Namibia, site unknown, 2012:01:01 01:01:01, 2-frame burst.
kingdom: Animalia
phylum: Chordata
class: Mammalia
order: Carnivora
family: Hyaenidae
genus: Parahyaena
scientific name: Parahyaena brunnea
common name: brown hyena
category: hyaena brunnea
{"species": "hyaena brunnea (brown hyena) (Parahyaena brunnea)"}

--

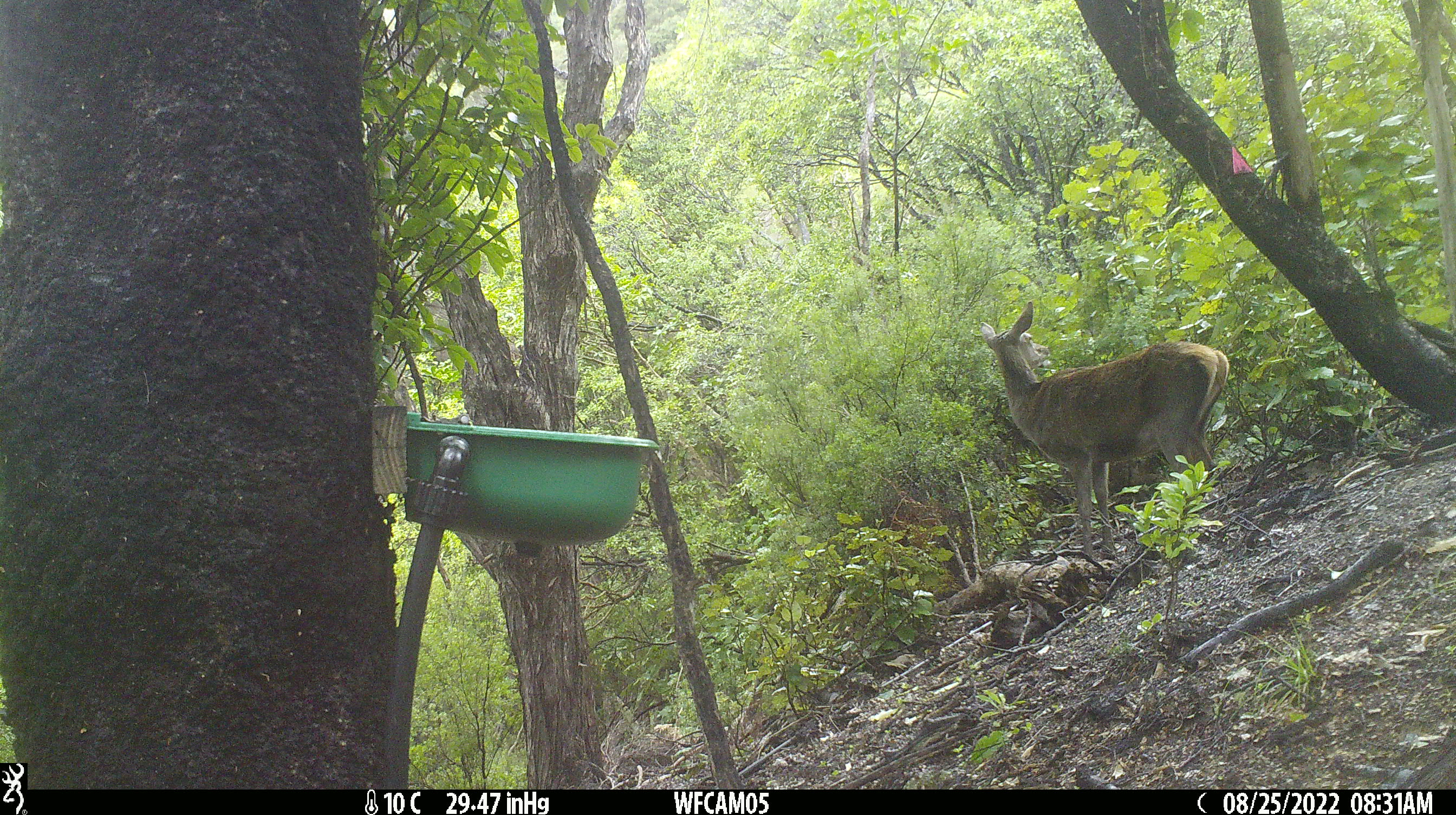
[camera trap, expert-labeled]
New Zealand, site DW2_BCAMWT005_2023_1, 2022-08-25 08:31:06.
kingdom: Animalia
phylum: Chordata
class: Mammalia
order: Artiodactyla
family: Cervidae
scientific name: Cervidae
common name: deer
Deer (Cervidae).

==

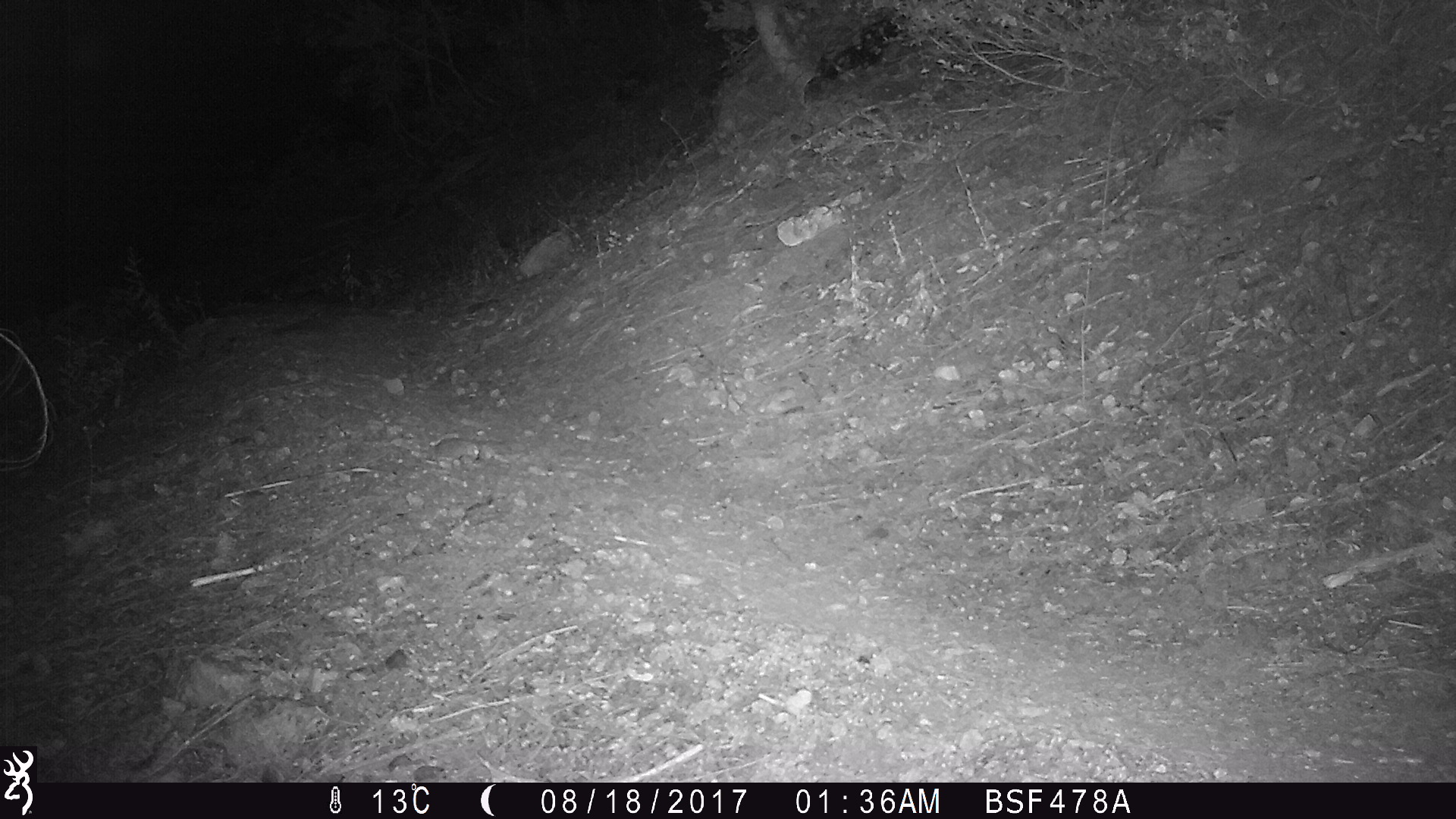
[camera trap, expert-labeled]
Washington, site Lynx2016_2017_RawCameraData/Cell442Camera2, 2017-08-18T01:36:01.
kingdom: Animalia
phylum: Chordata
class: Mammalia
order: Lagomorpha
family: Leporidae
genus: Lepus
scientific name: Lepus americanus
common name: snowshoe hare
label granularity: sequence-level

• _TASK DIRECTIONS_
The answer should consist of all lines from the records above that hold the word "scientific".

• _RESULT FOR THIS TASK_
scientific name: Parahyaena brunnea
scientific name: Cervidae
scientific name: Lepus americanus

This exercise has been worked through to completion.